-- What is needed --
Write out every line of the listing below word for word, leaving the pictures out of your answer.

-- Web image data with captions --

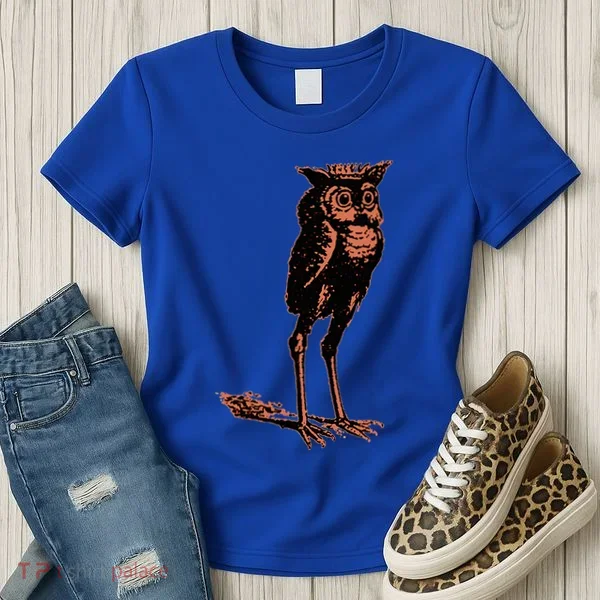 Stolas Goetic Owl Demon Prince Women's T-Shirt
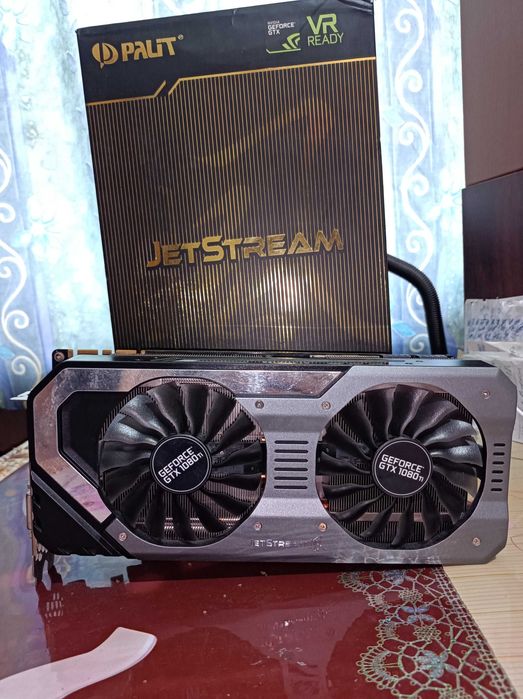 gtx 1080 ti palit - купити комплектуючі для ПК - Ціна на OLX.ua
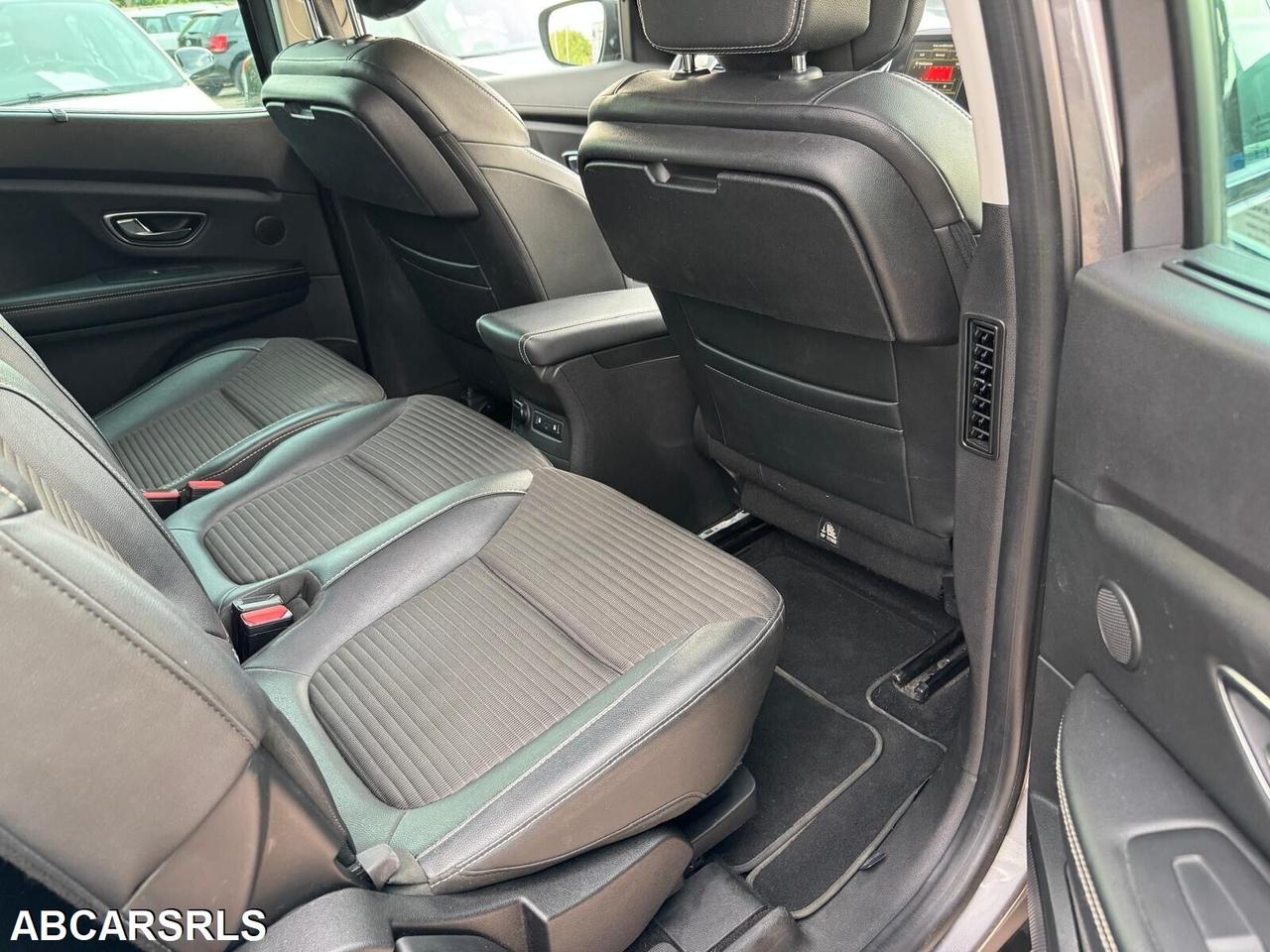 RENAULT - Grand Scenic - dCi 130 CV Energy Bose - FINANZIABILE - PERMUTE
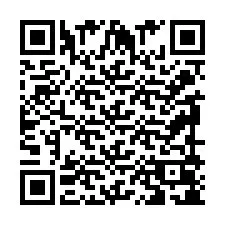 Código QR para número de teléfono +2399908121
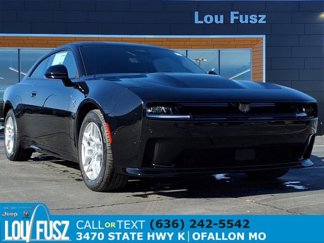 New 2025 Dodge Charger R/T w/ Quick Order Package 25M R/T image 1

-- Reply --
 Stolas Goetic Owl Demon Prince Women's T-Shirt
 gtx 1080 ti palit - купити комплектуючі для ПК - Ціна на OLX.ua
 RENAULT - Grand Scenic - dCi 130 CV Energy Bose - FINANZIABILE - PERMUTE
 Código QR para número de teléfono +2399908121
 New 2025 Dodge Charger R/T w/ Quick Order Package 25M R/T image 1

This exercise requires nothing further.